[BRIEF] Pick out and copy each line of the items below that contains the string "inches", matching its case exactly.

(A set of items)
'''

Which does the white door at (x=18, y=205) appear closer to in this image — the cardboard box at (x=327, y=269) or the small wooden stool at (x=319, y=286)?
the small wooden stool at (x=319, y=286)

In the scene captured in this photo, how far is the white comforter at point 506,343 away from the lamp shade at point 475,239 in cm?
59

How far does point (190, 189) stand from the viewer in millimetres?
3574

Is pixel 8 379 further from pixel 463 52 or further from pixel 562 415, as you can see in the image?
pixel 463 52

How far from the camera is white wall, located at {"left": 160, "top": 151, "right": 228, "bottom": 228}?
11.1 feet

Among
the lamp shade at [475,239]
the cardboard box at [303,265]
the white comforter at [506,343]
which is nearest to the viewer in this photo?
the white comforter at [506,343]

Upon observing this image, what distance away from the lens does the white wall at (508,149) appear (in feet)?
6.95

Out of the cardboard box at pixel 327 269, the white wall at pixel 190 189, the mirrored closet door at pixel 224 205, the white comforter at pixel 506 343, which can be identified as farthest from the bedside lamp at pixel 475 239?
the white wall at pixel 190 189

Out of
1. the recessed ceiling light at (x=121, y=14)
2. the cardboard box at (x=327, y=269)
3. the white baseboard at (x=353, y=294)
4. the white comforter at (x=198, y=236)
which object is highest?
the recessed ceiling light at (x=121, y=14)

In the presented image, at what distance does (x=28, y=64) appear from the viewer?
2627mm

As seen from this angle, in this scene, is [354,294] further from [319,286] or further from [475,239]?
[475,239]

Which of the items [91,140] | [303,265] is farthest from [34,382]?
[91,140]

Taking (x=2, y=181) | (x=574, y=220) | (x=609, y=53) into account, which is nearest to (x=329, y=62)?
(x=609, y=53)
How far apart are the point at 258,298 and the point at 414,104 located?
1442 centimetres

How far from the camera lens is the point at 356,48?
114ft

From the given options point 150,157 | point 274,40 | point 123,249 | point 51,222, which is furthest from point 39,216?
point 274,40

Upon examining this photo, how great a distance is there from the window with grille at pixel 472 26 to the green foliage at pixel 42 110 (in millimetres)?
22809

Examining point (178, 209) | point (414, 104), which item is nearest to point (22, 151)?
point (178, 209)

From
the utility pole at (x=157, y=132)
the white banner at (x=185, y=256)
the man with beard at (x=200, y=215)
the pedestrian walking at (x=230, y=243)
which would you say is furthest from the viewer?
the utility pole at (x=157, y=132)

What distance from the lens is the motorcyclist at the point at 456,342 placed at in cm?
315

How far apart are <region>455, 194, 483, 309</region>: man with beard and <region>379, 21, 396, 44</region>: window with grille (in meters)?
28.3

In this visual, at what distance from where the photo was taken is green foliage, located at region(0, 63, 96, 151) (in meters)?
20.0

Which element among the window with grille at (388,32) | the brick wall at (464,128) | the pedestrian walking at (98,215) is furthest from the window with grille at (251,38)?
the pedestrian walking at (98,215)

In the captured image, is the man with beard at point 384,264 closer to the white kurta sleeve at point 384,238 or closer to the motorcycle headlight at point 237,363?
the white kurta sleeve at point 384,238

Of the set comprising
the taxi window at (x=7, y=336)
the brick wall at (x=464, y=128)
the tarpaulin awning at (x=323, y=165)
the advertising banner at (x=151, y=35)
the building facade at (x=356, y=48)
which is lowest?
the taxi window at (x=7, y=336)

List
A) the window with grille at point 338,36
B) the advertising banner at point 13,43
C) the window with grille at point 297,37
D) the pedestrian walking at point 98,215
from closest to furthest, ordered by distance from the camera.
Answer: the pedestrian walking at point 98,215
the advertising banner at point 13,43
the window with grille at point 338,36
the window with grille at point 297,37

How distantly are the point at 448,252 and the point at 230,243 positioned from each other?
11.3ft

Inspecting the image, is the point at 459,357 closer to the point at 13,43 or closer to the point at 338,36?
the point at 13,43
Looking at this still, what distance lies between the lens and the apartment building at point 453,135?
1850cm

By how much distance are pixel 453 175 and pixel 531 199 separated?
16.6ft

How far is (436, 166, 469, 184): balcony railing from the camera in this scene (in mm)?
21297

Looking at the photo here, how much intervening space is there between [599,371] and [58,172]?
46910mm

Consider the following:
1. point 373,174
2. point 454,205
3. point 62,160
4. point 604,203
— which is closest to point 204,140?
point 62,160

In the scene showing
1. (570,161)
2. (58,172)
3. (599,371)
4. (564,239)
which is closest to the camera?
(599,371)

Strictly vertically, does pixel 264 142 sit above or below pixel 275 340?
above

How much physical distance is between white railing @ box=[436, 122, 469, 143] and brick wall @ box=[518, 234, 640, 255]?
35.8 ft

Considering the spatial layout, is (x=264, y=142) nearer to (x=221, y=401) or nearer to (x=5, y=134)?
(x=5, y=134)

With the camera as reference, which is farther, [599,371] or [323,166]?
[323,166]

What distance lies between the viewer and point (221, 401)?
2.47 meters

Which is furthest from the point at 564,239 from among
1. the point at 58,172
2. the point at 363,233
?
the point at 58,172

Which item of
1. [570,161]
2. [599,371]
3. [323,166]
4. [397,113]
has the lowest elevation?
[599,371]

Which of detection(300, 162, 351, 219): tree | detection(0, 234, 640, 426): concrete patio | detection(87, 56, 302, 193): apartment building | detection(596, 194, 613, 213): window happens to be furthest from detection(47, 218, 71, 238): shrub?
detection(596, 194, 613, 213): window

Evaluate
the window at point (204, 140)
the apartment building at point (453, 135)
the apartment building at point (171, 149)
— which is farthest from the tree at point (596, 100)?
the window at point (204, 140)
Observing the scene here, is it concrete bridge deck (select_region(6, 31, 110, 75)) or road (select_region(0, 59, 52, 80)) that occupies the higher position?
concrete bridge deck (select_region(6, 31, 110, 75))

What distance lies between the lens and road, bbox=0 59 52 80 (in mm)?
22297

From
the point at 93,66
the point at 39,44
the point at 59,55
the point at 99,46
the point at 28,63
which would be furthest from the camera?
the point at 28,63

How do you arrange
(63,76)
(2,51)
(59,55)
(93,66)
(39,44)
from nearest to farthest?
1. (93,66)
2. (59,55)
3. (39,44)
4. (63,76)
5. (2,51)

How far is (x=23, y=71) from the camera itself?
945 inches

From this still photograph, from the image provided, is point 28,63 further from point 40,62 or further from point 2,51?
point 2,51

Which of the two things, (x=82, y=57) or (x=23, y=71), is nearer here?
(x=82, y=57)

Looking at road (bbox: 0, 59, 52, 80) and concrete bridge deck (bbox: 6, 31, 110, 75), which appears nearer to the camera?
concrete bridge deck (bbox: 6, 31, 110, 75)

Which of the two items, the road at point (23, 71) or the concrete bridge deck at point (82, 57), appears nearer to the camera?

'''
'''

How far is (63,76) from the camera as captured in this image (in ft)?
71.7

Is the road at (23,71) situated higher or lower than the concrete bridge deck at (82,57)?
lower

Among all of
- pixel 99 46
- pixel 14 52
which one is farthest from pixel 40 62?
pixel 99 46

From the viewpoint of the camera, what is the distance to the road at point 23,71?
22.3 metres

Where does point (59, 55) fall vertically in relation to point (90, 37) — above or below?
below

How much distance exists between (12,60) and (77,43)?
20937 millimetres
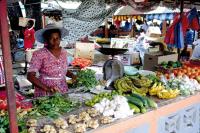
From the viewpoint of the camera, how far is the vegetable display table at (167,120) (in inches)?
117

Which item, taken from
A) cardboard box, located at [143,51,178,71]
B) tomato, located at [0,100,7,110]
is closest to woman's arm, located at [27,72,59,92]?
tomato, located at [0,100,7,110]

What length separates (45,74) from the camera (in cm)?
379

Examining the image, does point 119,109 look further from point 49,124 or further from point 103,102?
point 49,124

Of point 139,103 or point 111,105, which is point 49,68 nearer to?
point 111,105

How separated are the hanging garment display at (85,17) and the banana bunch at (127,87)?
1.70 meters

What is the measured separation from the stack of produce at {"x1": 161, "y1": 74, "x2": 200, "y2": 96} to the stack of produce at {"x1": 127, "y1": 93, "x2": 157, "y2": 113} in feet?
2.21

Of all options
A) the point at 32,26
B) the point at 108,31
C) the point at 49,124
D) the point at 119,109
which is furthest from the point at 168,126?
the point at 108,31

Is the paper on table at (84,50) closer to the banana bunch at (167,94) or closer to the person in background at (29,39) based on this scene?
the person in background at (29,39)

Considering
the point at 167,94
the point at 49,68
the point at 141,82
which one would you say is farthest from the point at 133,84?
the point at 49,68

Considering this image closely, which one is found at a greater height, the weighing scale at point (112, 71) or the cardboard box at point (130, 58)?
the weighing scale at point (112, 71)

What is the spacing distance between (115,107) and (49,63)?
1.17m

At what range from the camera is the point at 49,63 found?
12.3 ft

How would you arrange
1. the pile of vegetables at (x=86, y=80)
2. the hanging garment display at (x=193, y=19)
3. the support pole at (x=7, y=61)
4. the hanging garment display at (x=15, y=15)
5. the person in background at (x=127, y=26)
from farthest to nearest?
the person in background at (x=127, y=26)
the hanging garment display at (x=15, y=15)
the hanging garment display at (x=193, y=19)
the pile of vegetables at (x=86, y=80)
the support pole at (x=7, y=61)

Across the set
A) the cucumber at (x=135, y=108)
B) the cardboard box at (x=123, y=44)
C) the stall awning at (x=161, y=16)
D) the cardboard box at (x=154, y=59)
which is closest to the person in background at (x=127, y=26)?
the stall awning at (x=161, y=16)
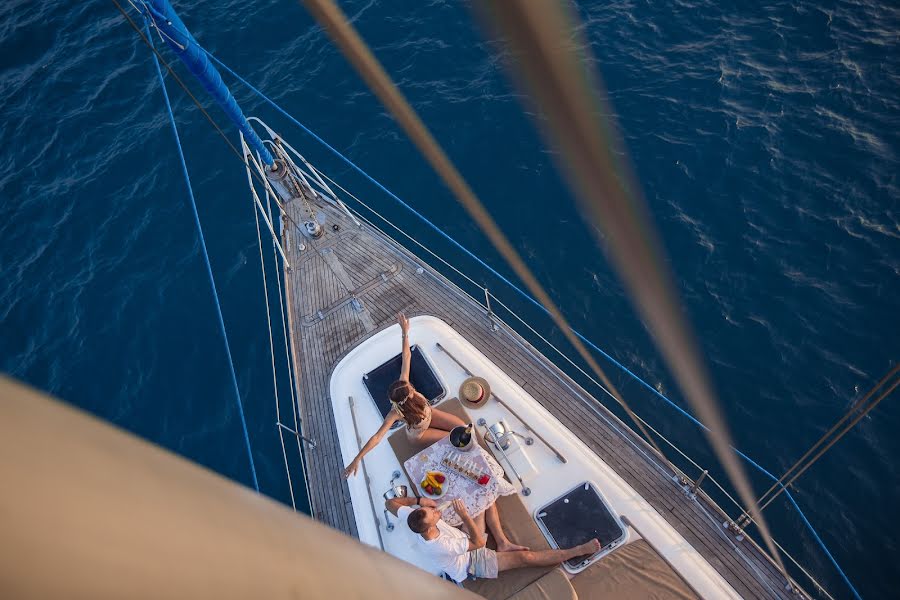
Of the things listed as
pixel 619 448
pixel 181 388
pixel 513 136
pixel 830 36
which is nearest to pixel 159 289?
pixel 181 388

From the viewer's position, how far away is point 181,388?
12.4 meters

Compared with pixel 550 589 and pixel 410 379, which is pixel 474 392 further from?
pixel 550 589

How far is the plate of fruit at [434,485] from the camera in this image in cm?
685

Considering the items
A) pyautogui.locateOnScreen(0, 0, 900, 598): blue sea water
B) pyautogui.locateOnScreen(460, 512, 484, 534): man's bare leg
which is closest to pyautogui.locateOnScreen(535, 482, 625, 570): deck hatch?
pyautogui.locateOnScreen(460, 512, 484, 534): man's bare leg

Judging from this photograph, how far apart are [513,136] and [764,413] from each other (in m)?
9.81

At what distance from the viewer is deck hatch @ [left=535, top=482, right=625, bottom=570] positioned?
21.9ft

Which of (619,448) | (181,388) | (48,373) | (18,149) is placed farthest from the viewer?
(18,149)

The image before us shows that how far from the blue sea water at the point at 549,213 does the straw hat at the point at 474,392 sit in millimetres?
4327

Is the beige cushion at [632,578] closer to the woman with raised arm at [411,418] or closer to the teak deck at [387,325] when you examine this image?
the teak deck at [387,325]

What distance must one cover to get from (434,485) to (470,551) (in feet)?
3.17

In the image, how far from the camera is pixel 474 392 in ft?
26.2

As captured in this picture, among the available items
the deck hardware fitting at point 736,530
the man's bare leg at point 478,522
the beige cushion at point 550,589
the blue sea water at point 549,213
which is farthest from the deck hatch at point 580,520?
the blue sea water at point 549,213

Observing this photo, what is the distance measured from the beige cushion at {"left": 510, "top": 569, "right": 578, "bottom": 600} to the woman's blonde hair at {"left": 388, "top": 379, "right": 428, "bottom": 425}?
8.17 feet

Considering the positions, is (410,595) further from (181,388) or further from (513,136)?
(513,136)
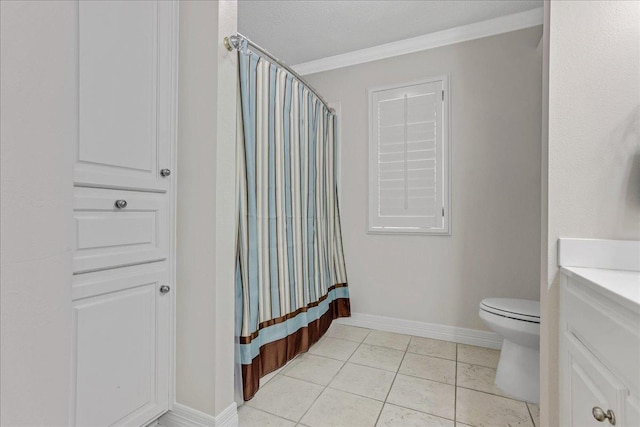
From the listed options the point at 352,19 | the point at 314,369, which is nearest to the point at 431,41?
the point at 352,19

'''

[OUTPUT]
945 inches
From the viewpoint of the camera, how far is the vegetable display table at (167,120) (in inches)?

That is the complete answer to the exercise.